Rowing has provided me with a constant and dependable structure for the last 8 years of my life; I knew that every year I would have to train for 10+ months with the goal of getting as fit as possible and racing in the spring. Whether the season was filled with success or disappointment, it was always filled with fulfillment. So much of my life has been aimed towards competing and achieving something every spring, but now there is no spring. It was supposed to be the perfectly imperfect culmination to my 8 years of rowing, and my 4 years with the Dartmouth Lights. I was looking forward to one last trip to Big Fatty’s in Clemson, one last bus ride bantering with the boys, one last race repping the Big Green, I was even looking forward to one last post-weigh-in Pedialyte. And most of all, I was looking forward to one last row on the Connecticut River with my brothers. 

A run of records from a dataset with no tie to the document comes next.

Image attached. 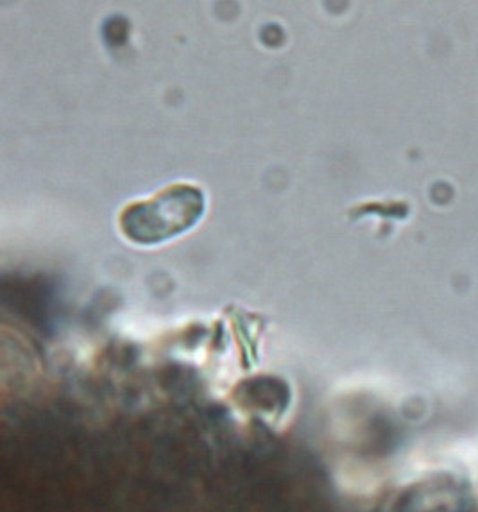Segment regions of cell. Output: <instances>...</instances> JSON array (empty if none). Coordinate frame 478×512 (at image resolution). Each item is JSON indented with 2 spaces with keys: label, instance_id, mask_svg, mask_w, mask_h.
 <instances>
[{
  "label": "cell",
  "instance_id": "cell-1",
  "mask_svg": "<svg viewBox=\"0 0 478 512\" xmlns=\"http://www.w3.org/2000/svg\"><path fill=\"white\" fill-rule=\"evenodd\" d=\"M203 208V194L197 188L176 185L149 201L129 206L120 217V228L128 239L140 244L163 242L192 228Z\"/></svg>",
  "mask_w": 478,
  "mask_h": 512
}]
</instances>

Now I look ahead and all I see is uncertainty. I feel anxious, and I feel guilty for being anxious. Objectively and comparatively, my life is good, and yet I don’t feel good. Even though I know how lucky I am for my family’s health and for food on the table, I still feel frustrated. I spent so long looking ahead, excited for the experiences I was going to have this spring with all my friends and now they’re gone. It hurts not being able to make all the memories that I thought I would make in the place that has become my home and with the people that have become my family. That’s the issue with always looking forward to the future, I forgot to cherish so many of the little moments and opportunities that were around me everyday.”